Pathology/Lab Coding Alert

You Be the Coder:

5097 Clarification ~ Not All TC Coverage the Same

Question: You stated in an earlier Q/A [-Scrutinize Technical Component for 85097,- Pathology/Lab Coding Alert September 2006] that a hospital cannot bill 85097-TC to Medicare for preparing bone marrow aspiration slides that an independent pathologist interprets. Is this true for all cases, whether an inpatient, outpatient or non-hospital patient?


Kentucky Subscriber


Answer: No, the answer applies only to billing Medicare Part B for a non-hospital patient using Form CMS-1500. Although a hospital can't bill 85097-TC using the Physician Fee Schedule for a non-hospital patient, let's look at other billing scenarios.

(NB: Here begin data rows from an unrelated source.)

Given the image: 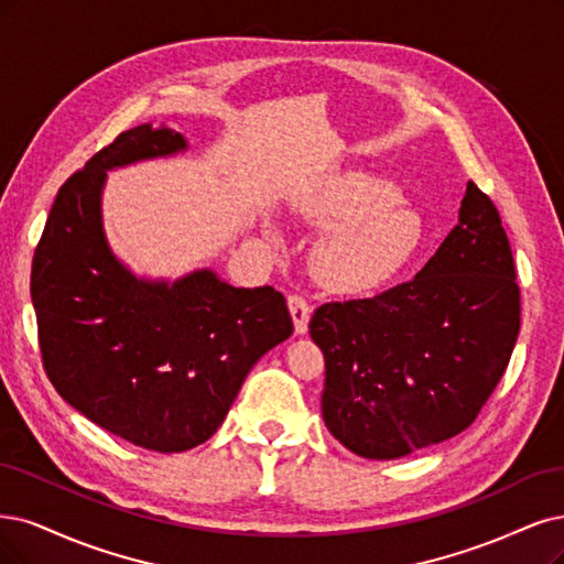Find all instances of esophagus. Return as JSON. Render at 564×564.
Returning <instances> with one entry per match:
<instances>
[{
    "instance_id": "esophagus-1",
    "label": "esophagus",
    "mask_w": 564,
    "mask_h": 564,
    "mask_svg": "<svg viewBox=\"0 0 564 564\" xmlns=\"http://www.w3.org/2000/svg\"><path fill=\"white\" fill-rule=\"evenodd\" d=\"M289 313H291V319H294V328H296V334L299 336H303V334H307V322H310V313H313V310H310V305H307V301L303 299V296H289Z\"/></svg>"
}]
</instances>
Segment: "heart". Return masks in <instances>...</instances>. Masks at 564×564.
<instances>
[{
	"instance_id": "1",
	"label": "heart",
	"mask_w": 564,
	"mask_h": 564,
	"mask_svg": "<svg viewBox=\"0 0 564 564\" xmlns=\"http://www.w3.org/2000/svg\"><path fill=\"white\" fill-rule=\"evenodd\" d=\"M317 228H326L313 249V273L343 296L371 294L390 284L422 245L424 226L399 188L361 170L338 172L319 182L301 203ZM278 238L275 226H268Z\"/></svg>"
}]
</instances>
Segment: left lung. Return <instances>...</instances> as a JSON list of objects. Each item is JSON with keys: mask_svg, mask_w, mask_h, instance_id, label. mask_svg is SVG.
<instances>
[{"mask_svg": "<svg viewBox=\"0 0 564 564\" xmlns=\"http://www.w3.org/2000/svg\"><path fill=\"white\" fill-rule=\"evenodd\" d=\"M518 332L507 230L467 182L457 226L411 282L315 310L326 430L366 459L405 457L464 432L507 371Z\"/></svg>", "mask_w": 564, "mask_h": 564, "instance_id": "1", "label": "left lung"}]
</instances>
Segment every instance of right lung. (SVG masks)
Instances as JSON below:
<instances>
[{
	"label": "right lung",
	"mask_w": 564,
	"mask_h": 564,
	"mask_svg": "<svg viewBox=\"0 0 564 564\" xmlns=\"http://www.w3.org/2000/svg\"><path fill=\"white\" fill-rule=\"evenodd\" d=\"M182 132H121L61 186L32 261L30 294L48 380L72 408L140 448L184 453L219 430L247 373L294 322L273 286L198 268L138 278L113 254L107 172L186 151Z\"/></svg>",
	"instance_id": "right-lung-1"
}]
</instances>
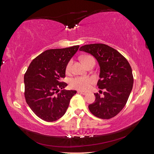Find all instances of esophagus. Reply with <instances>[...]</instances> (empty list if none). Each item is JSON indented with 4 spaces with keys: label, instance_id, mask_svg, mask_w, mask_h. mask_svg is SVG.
<instances>
[{
    "label": "esophagus",
    "instance_id": "obj_1",
    "mask_svg": "<svg viewBox=\"0 0 154 154\" xmlns=\"http://www.w3.org/2000/svg\"><path fill=\"white\" fill-rule=\"evenodd\" d=\"M78 94H83V95H85V94H87V92H83V91H78Z\"/></svg>",
    "mask_w": 154,
    "mask_h": 154
}]
</instances>
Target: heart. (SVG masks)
<instances>
[{"instance_id": "heart-1", "label": "heart", "mask_w": 154, "mask_h": 154, "mask_svg": "<svg viewBox=\"0 0 154 154\" xmlns=\"http://www.w3.org/2000/svg\"><path fill=\"white\" fill-rule=\"evenodd\" d=\"M92 58L91 56H85L83 58L85 65L88 60L90 58ZM73 63V60H70L67 64L66 66V72L69 73L71 71L72 66ZM94 83V80L91 78H86V77H75L72 78L70 80L69 84L70 87L74 89L80 90V91H87L89 88L92 83Z\"/></svg>"}]
</instances>
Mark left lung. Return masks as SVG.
<instances>
[{
	"instance_id": "obj_1",
	"label": "left lung",
	"mask_w": 154,
	"mask_h": 154,
	"mask_svg": "<svg viewBox=\"0 0 154 154\" xmlns=\"http://www.w3.org/2000/svg\"><path fill=\"white\" fill-rule=\"evenodd\" d=\"M80 50L91 54L97 60L100 79L97 86L105 91L103 97L95 93L96 100L88 105V109L101 119L114 117L124 108L132 91L134 77L131 67L122 54L106 44L85 45Z\"/></svg>"
}]
</instances>
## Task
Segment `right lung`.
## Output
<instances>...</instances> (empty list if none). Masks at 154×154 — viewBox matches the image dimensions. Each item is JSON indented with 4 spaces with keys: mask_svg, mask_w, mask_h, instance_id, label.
Instances as JSON below:
<instances>
[{
    "mask_svg": "<svg viewBox=\"0 0 154 154\" xmlns=\"http://www.w3.org/2000/svg\"><path fill=\"white\" fill-rule=\"evenodd\" d=\"M80 46L45 51L32 60L24 74V96L32 111L45 122L57 121L66 113L76 91L60 89L67 84V64Z\"/></svg>",
    "mask_w": 154,
    "mask_h": 154,
    "instance_id": "right-lung-1",
    "label": "right lung"
}]
</instances>
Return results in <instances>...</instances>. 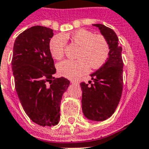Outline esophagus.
Masks as SVG:
<instances>
[{
  "label": "esophagus",
  "instance_id": "34e87169",
  "mask_svg": "<svg viewBox=\"0 0 149 149\" xmlns=\"http://www.w3.org/2000/svg\"><path fill=\"white\" fill-rule=\"evenodd\" d=\"M70 83H72V84H74V85H78L79 84L78 82H77V81H73V80L70 81Z\"/></svg>",
  "mask_w": 149,
  "mask_h": 149
}]
</instances>
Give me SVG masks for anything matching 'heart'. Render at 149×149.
Here are the masks:
<instances>
[{
  "label": "heart",
  "instance_id": "1",
  "mask_svg": "<svg viewBox=\"0 0 149 149\" xmlns=\"http://www.w3.org/2000/svg\"><path fill=\"white\" fill-rule=\"evenodd\" d=\"M66 39H70L79 49L77 60H65L57 64L58 72L69 79H77L86 74L89 68L95 70L106 63L109 54V47L102 35H95L86 29H79L70 34L54 36L49 41L52 56L60 60L64 55Z\"/></svg>",
  "mask_w": 149,
  "mask_h": 149
}]
</instances>
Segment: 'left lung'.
<instances>
[{
    "label": "left lung",
    "mask_w": 149,
    "mask_h": 149,
    "mask_svg": "<svg viewBox=\"0 0 149 149\" xmlns=\"http://www.w3.org/2000/svg\"><path fill=\"white\" fill-rule=\"evenodd\" d=\"M97 26L109 47V54L103 66L90 76L93 83H80L83 114L90 120L104 121L116 109L123 88V61L122 47L113 30L102 24Z\"/></svg>",
    "instance_id": "1"
}]
</instances>
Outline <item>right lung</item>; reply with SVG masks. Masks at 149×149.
<instances>
[{
  "mask_svg": "<svg viewBox=\"0 0 149 149\" xmlns=\"http://www.w3.org/2000/svg\"><path fill=\"white\" fill-rule=\"evenodd\" d=\"M53 30L34 26L16 38L11 65L15 89L23 109L39 125H57L60 102L70 81L54 77V59L49 50Z\"/></svg>",
  "mask_w": 149,
  "mask_h": 149,
  "instance_id": "right-lung-1",
  "label": "right lung"
}]
</instances>
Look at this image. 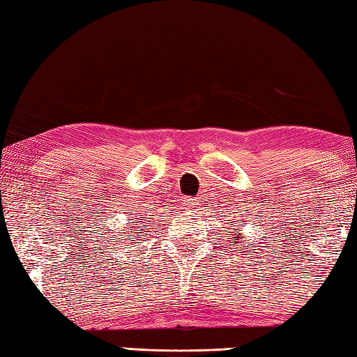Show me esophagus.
Here are the masks:
<instances>
[{
    "label": "esophagus",
    "mask_w": 357,
    "mask_h": 357,
    "mask_svg": "<svg viewBox=\"0 0 357 357\" xmlns=\"http://www.w3.org/2000/svg\"><path fill=\"white\" fill-rule=\"evenodd\" d=\"M198 201H199V199H187V206L190 207V208H192V207H197V206L199 204Z\"/></svg>",
    "instance_id": "34e87169"
}]
</instances>
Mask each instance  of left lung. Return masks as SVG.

If you assume the bone marrow aspirate is from a hospital outpatient, the hospital can bill for the technical component of 85097 (Bone marrow, smear interpretation). The hospital would bill the Medicare Part A fiscal intermediary on Form CMS-1450 (UB-92) for routine technical services associated with a bone marrow aspirate smear (85097) for a hospital outpatient (type of bill 13x). Medicare would pay for 85097 under the Outpatient Prospective Payment System APC fee schedule.

Similarly, the hospital can bill for the technical component of bone marrow aspirate smear for a hospital inpatient, and Medicare will pay for the service as part of the diagnosis-related group (DRG) that captures all services performed during the inpatient stay.

Tip: Medicare payment rules differ depending on the fee schedule that applies to the specific situation: (1) what lab service you-re billing; (2) who rendered the service; (3) who's billing the service; and (4) where the patient was at the time the sample was taken.

For example: A physician can only bill under the Medicare Physician Fee Schedule, but an independent lab can bill under both that schedule and the Clinical Lab Fee Schedule. Neither a physician nor an independent lab can bill under the hospital Inpatient Prospective Payment System (DRG) or Outpatient Prospective Payment System (APC) fee schedules.

Don't miss: A hospital has the capacity to bill under all four fee schedules depending on the particular lab service (whether anatomic or clinical lab) and patient place of service (whether hospital inpatient, outpatient or non-hospital patient).

Note: Dennis Padget, MBA, CPA, FHFMA, president of DLPadget Enterprises Inc., a pathology business practices publishing company in Simpsonville, Ky., assisted with this answer.